### Stored rows ###
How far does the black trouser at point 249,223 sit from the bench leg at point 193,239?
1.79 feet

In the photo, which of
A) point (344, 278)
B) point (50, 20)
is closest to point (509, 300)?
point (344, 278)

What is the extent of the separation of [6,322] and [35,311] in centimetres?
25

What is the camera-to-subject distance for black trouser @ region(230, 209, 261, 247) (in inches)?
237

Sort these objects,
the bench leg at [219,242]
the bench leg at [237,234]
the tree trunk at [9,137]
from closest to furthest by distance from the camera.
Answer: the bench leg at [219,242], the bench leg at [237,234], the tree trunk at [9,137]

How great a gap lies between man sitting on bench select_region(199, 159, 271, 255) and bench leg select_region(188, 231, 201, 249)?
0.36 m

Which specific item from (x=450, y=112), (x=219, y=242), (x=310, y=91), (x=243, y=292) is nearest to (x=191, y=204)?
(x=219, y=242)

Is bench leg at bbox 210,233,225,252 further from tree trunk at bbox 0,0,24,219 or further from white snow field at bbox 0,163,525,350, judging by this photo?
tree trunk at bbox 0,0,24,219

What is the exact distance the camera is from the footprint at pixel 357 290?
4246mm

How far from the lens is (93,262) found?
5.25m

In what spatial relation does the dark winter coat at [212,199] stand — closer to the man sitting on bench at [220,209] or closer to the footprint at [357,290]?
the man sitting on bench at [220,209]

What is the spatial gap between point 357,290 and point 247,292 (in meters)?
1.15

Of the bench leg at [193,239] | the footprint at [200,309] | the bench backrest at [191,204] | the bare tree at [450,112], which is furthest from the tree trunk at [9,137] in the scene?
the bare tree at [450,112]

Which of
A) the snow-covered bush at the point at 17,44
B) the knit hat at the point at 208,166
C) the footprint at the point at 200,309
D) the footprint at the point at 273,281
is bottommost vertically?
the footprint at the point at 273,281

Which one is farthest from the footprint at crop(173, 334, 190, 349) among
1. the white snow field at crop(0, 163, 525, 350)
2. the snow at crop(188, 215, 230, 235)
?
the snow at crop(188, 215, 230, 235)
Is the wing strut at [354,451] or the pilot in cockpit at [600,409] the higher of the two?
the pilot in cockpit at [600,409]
###
Locate every line above that contains the word "bare" and copy each one out in full. The match must respect letter case.

■ Full answer
Of the bench leg at [193,239] | the footprint at [200,309] | the bench backrest at [191,204] | the bare tree at [450,112], which is furthest from the tree trunk at [9,137] in the scene?
the bare tree at [450,112]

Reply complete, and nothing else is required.